More on project panama
So i've continues to work on code utilising project panama/jdk.foreign to bind directly to C apis. Most of the work has gone into one of the vulkan bindings in panamaz - i started a 3rd one that creates the api directly from registry but utilises templates heavily to be a bit less hairy than the first attempt. It's still grown to be pretty hairy but at least it runs fast and generates a good quality api. I might split it out into it's own project soon as netbeans is getting a bit unwildy opening panamaz with so source files to work with.
Now i'm going through the vulkan tutorial and using tha to refine the api a bit further. I'm working towards using signed distance fields for digital art of some sort. What? Who knows, i'm lacking inspiration.
Also my heart isn't really in it at the moment so it's a pretty slow burn. I've stopped tracking the development version and i'm just using openjdk 18 - the primary reason is that netbeans wont open projects properly when i use my development builds so i've kinda given up. The api has moved on quite a bit from jdk 18 so it will be quite a bit of change when it comes to update unfortunately. I'd been using emacs to get around this but without code completion Java isn't a lot of fun.
notzed.nativez, java.make
I've been working on an update java.make which removes the JNI bits and replaces whem with jdk.foriegn bits via an updated notzed.nativez (jdk-foreign branch). I had made a couple of mistakes: using .PHONY targets as dependencies just doesn't work, and trying to hook everyting to the 'classes remade' sentinal wasn't sufficient granularity. I've added a few more sentinal markers which can be used as dependency targets and this has greatly simplified the dependency setup and allows builds to properly parallelise.
Long term i'll probably update jjmpeg and zcl to use these new mechanisms but for now they are not a priority.
I have another background project going to try to optimsie the build process. I have almost all the code done in both c and java to handle accurate incremental builds, e.g. it can find out what needs to be remade, what needs to be deleted and so on, run a compiler server, and generate makefile dependency rules, but for now i'm using javac with '-m'.
netbeans
Along the way I ran into some performance issues with Netbeans and java code completion.

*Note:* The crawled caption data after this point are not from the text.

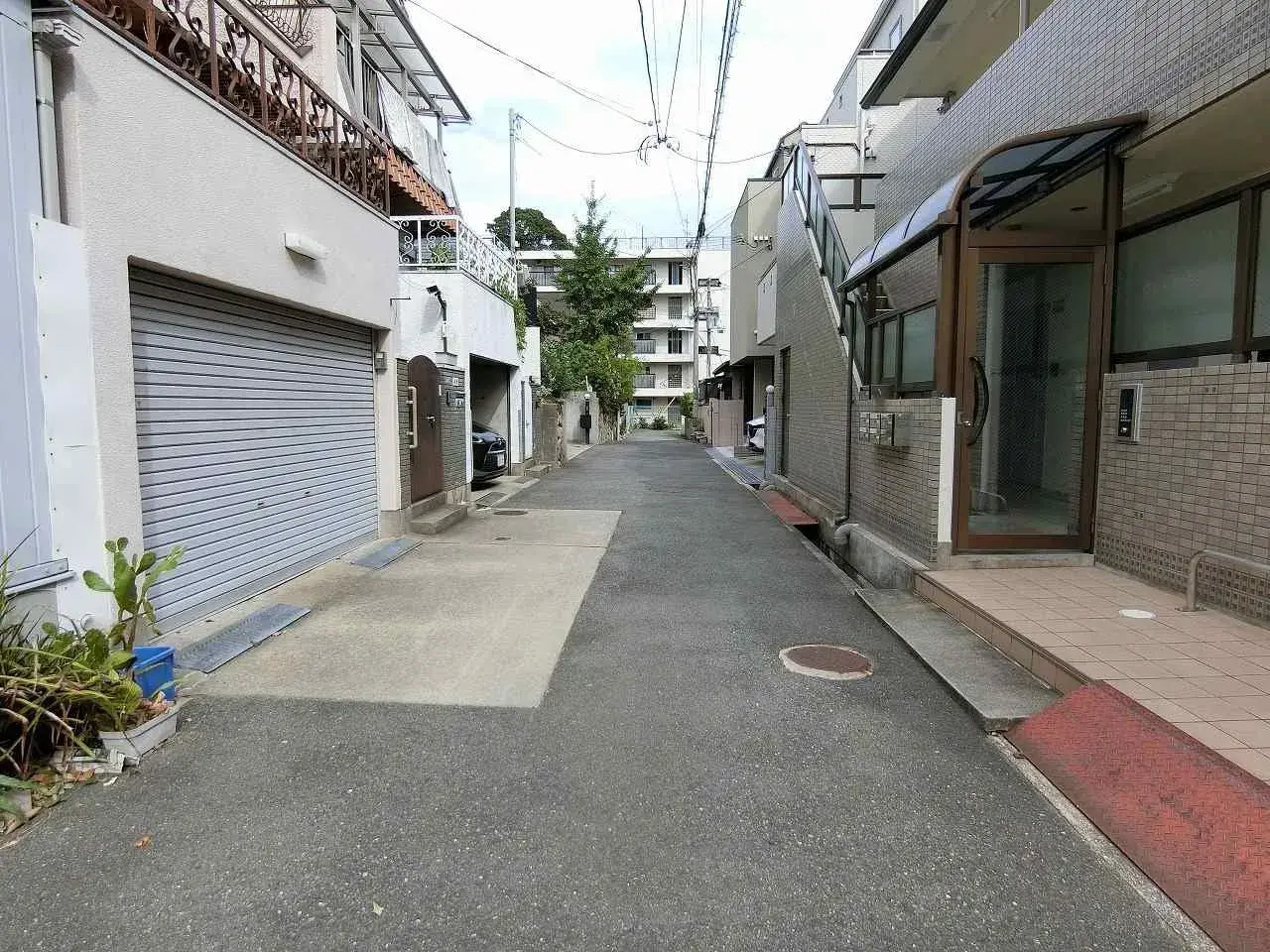 Slide 2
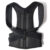 Alloy Bar Posture Corrector Scoliosis Back Brace Spine Corset Shoulder Therapy Support Posture Correction Belt Orthopedic Back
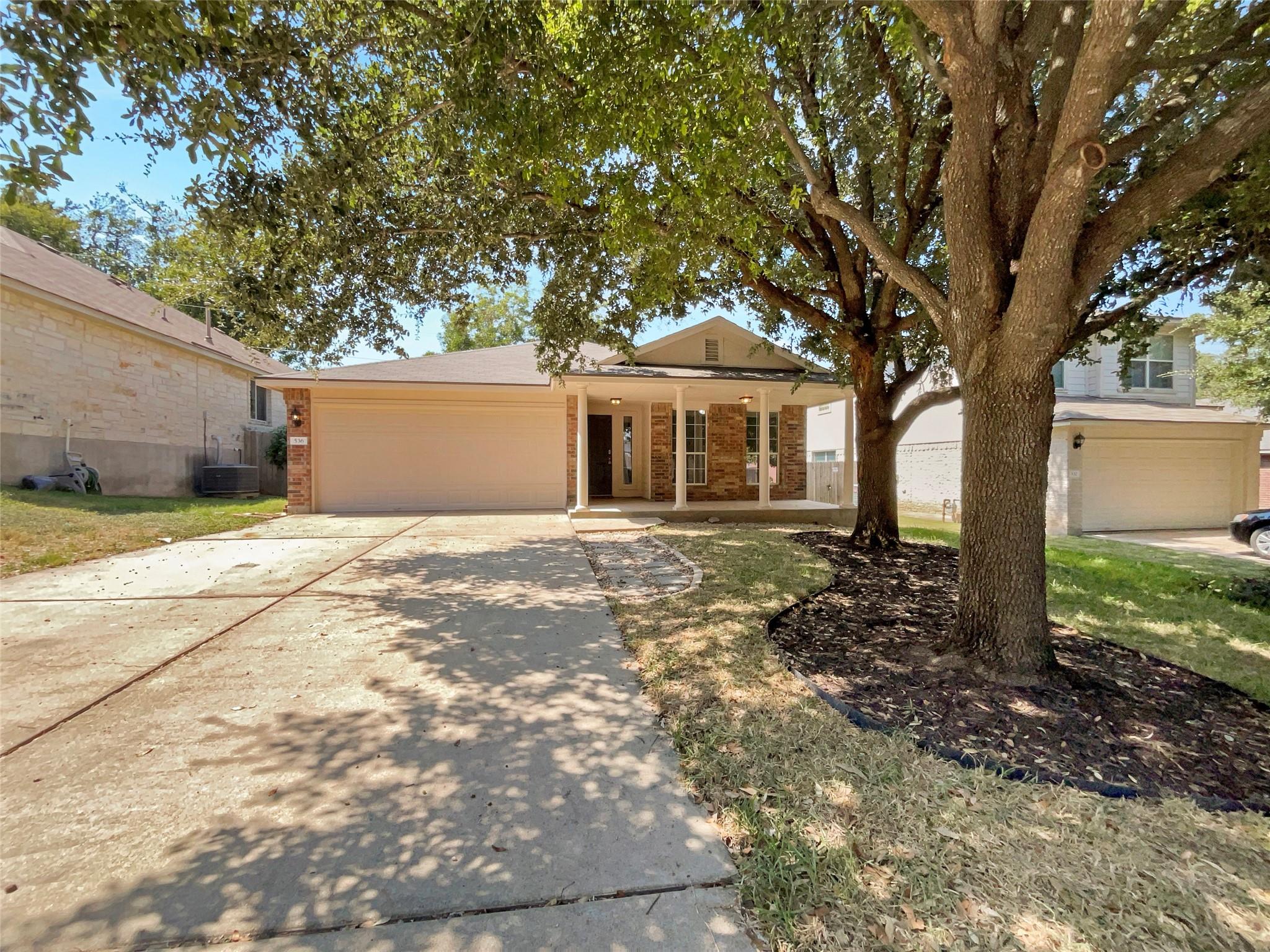536 Fort Thomas Pl Property Photo 6
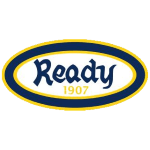 Рэди до 19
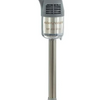 Robot Coupe MP 450 Ultra Stick Blender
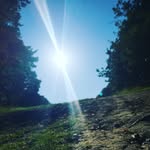 Jacob Millar - @jmillar18 - Instagram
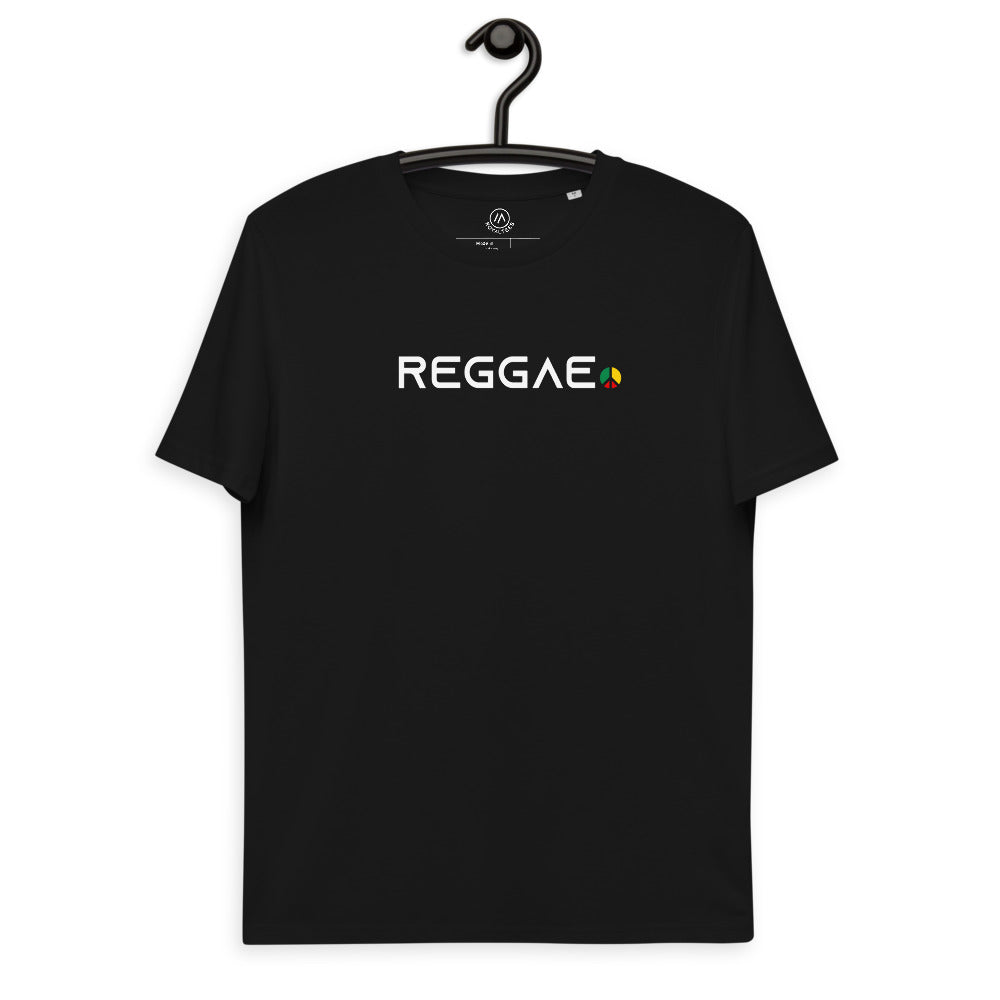 "REGGAE" Be Happy! - ROYALTEES by MOA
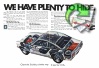 Chevrolet 1971 1.jpg
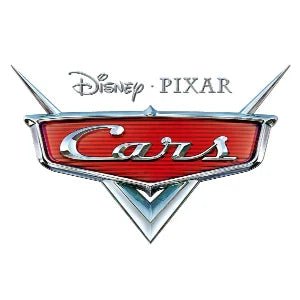 Disney Pixar Cars: Şimşek McQueen Model Arabalar ve Yarış Pistleri - Roket Oyuncak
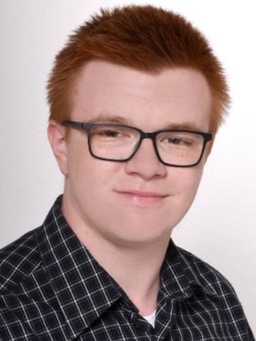 Avatar Bild für Kevin Fabio Jud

As part of the code completion it runs through a routine which filters out the visible symbols based on Java's scoping rules, but the routine uses an N^2 algorithm, and to make matters worse the inner loop does a string comparision based on output of CharSequence:toString() - which is very expensive, genereates a ton of garbage, and by far the majority of the time expense. Even the somewhat modest 3000 constants from vulkan will slow the routine down to around 500ms on a ryzen cpu. Oddly there was alreayd a solution to this coded up but for some reason it was never hooked up to all uses of the visibility check. I reported it with some potential fixes and then found out jira is no longer the bugtracker for netbeans. Sigh, it sucked but at least it wasn't github.
Netbeans code completion seems more broken than it used to be as well since they switched away from the gpl licensed nb-javac. It wont really complete properly until you've added the import and syntax errors (you know, the ones that exist as you're writing new code because it's decided to repase it mid-phrase) will break all sorts of things. Now i've got a codebase I can edit i might see if i can at least build a local copy without all that tooltip bullshit that keeps getting in the way of what you're doing. Be nice to fix the slow performance of the output window too - there's no reason it should be so miserably slow.
jdk.vector
A few weeks ago I also played a bit with the vector api which allows one to access SIMD instruction sets natively in java. It's a bit better than I thought it was when I first looked at it (it seemed very clumsy), but it's also less abstract than I had hoped. It's more or less a mapping to AVX intrinsics - you need to specify the vector width and although you have abstracted intrinsics you must code to the platform the same way you need to with intrinsics otherwise the performans tanks. Also suffers from the general problem of compilers over-usign registers so it's easy to get spills if you try to unroll anything.
I was mostly poking around with graphics related maths functions like matrices, one routine was a 4x4 matrix inversion using gauss-jordan elimination. I tried to unroll the inner loops entirely using SIMD selection logic to implement the row sorting but it didn't create much speed-up. Oddly I tried a branchy bit of code that generated some very odd hotspot output that executed microbenchmarks quite a bit faster - it seems to branch off to a sort of exception point, re-arrange the registers via memory swaps and then re-enter the main loop through some hotspot function. Kinda hard to follow what was going on with the assembler output. I might post about this later if i revisit it.